[RECORDS PROVIDED Boundary: Start]

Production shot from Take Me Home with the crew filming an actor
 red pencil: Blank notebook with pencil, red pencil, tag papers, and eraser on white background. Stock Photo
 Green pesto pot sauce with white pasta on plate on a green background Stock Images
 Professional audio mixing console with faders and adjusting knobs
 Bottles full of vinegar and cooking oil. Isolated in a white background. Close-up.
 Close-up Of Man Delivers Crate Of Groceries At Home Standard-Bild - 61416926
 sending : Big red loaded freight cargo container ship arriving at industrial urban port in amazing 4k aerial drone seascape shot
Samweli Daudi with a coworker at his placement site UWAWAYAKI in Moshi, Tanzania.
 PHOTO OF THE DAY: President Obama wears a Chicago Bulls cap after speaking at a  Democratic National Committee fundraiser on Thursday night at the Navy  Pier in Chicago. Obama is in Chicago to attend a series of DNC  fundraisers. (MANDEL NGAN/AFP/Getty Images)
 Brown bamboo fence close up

[RECORDS PROVIDED Boundary: End]

** TASK INSTRUCTIONS **
Using the records above as the source, restate each line verbatim.

** SOLUTION **
Production shot from Take Me Home with the crew filming an actor
 red pencil: Blank notebook with pencil, red pencil, tag papers, and eraser on white background. Stock Photo
 Green pesto pot sauce with white pasta on plate on a green background Stock Images
 Professional audio mixing console with faders and adjusting knobs
 Bottles full of vinegar and cooking oil. Isolated in a white background. Close-up.
 Close-up Of Man Delivers Crate Of Groceries At Home Standard-Bild - 61416926
 sending : Big red loaded freight cargo container ship arriving at industrial urban port in amazing 4k aerial drone seascape shot
Samweli Daudi with a coworker at his placement site UWAWAYAKI in Moshi, Tanzania.
 PHOTO OF THE DAY: President Obama wears a Chicago Bulls cap after speaking at a  Democratic National Committee fundraiser on Thursday night at the Navy  Pier in Chicago. Obama is in Chicago to attend a series of DNC  fundraisers. (MANDEL NGAN/AFP/Getty Images)
 Brown bamboo fence close up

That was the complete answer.